Exercise details
Rewrite the records from the line with "How much distance divides" up to and including the line with "58.1 metres", replacing "limestone rock outcrop" with "stone ledge" and leaving everything else unchanged.

Extracted information
>> start

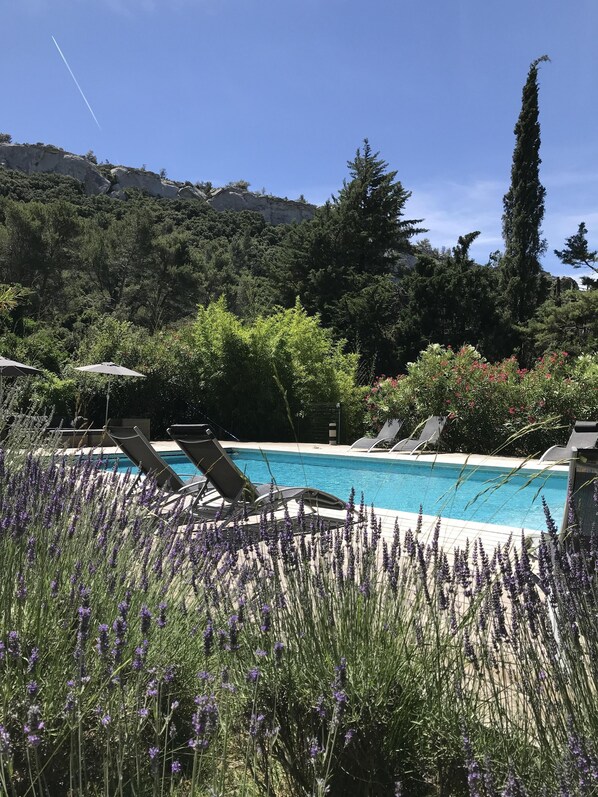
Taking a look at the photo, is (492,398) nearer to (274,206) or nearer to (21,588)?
(21,588)

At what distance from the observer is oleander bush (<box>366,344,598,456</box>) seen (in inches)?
526

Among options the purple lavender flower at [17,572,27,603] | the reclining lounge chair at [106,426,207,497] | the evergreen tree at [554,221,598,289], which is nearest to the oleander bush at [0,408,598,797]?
the purple lavender flower at [17,572,27,603]

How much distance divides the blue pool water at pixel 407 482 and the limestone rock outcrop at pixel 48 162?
58.1 metres

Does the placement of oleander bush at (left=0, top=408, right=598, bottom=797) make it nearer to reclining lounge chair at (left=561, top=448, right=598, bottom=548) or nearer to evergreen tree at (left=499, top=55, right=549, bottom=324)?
reclining lounge chair at (left=561, top=448, right=598, bottom=548)

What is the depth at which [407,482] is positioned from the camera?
11.3m

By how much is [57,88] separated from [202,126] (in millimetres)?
3608

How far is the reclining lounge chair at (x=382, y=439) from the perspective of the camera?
48.7 feet

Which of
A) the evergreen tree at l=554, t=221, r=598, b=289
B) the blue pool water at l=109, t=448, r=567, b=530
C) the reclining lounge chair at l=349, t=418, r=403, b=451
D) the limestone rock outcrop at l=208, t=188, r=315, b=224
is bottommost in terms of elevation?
the blue pool water at l=109, t=448, r=567, b=530

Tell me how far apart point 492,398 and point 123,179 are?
6678 cm

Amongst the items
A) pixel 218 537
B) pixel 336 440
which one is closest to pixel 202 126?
pixel 336 440

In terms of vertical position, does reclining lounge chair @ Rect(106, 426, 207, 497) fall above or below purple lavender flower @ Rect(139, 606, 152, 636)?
below

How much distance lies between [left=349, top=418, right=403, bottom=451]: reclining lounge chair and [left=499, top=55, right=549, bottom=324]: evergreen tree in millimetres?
14837

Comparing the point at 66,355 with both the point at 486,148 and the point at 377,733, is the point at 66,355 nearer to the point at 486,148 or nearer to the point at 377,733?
the point at 486,148

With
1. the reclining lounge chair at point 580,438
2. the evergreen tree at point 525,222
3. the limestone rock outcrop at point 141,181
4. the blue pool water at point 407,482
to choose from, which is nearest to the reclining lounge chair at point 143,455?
the blue pool water at point 407,482
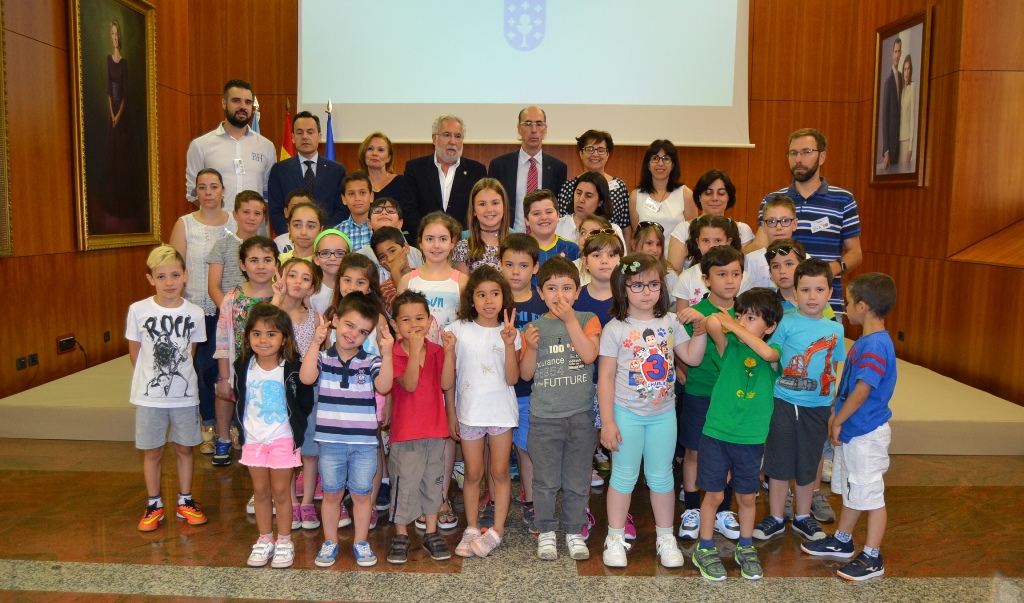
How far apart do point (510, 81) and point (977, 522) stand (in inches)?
204

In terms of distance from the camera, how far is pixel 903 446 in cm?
421

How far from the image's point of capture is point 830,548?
286 cm

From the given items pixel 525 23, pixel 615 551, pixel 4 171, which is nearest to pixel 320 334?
pixel 615 551

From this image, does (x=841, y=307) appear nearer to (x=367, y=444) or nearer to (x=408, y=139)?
(x=367, y=444)

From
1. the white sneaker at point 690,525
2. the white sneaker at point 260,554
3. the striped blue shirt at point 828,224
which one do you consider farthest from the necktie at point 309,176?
the white sneaker at point 690,525

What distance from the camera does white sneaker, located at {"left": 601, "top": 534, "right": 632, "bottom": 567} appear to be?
2.77 meters

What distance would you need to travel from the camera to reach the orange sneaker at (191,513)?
3123mm

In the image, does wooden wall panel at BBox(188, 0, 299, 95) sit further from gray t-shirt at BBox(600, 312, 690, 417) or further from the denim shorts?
gray t-shirt at BBox(600, 312, 690, 417)

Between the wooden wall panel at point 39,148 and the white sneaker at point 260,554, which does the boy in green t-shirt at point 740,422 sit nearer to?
the white sneaker at point 260,554

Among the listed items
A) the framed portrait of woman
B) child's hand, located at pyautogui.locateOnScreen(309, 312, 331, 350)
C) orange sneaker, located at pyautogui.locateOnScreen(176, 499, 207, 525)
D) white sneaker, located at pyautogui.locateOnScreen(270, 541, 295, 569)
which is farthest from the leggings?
the framed portrait of woman

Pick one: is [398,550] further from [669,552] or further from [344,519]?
[669,552]

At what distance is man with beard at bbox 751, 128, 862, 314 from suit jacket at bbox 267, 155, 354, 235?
2502 mm

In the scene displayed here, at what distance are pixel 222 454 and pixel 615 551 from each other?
2224mm

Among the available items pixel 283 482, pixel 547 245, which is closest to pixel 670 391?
pixel 547 245
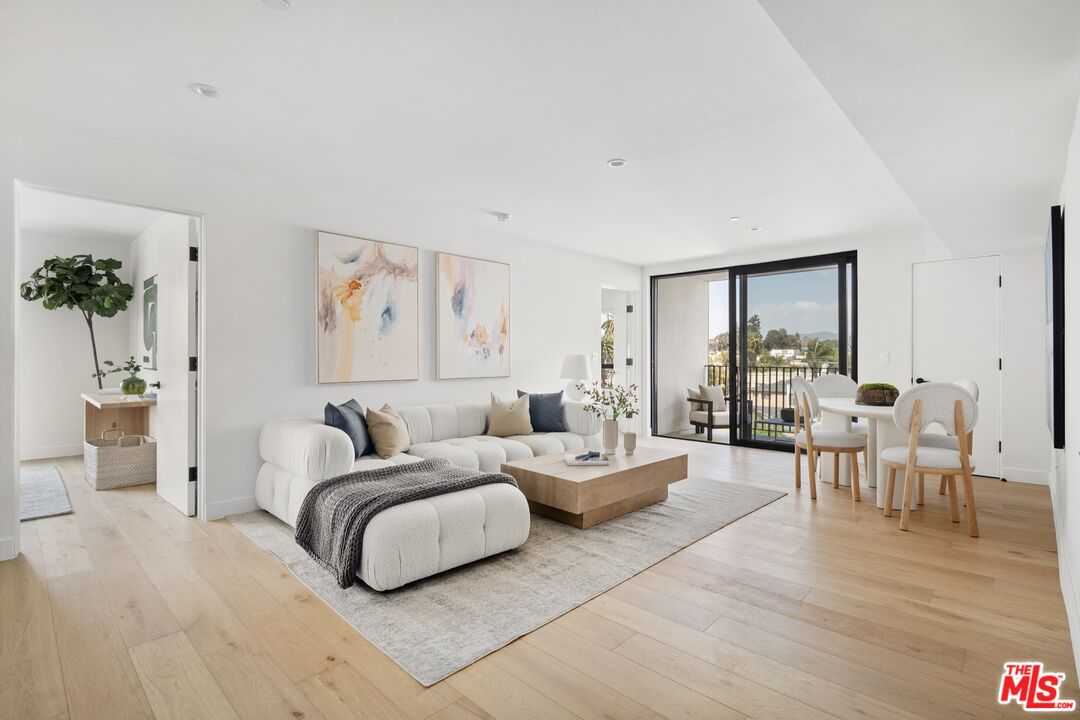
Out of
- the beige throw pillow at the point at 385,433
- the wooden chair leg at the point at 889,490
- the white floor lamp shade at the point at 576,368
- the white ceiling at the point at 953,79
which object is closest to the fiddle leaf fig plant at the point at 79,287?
the beige throw pillow at the point at 385,433

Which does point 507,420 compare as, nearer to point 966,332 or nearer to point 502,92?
point 502,92

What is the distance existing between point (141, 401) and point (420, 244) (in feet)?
9.67

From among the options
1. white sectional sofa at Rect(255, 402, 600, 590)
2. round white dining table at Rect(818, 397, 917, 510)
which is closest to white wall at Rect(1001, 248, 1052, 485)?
round white dining table at Rect(818, 397, 917, 510)

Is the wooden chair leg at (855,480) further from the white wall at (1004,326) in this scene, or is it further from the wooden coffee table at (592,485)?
the white wall at (1004,326)

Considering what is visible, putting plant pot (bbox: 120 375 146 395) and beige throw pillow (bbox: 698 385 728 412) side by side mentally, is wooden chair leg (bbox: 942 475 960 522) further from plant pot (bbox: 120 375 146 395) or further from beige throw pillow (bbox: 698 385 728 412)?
plant pot (bbox: 120 375 146 395)

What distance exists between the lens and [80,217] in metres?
5.25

>> end

Final answer
How much distance divides the blue pool water at pixel 407 482 and the stone ledge at pixel 48 162?
58.1 metres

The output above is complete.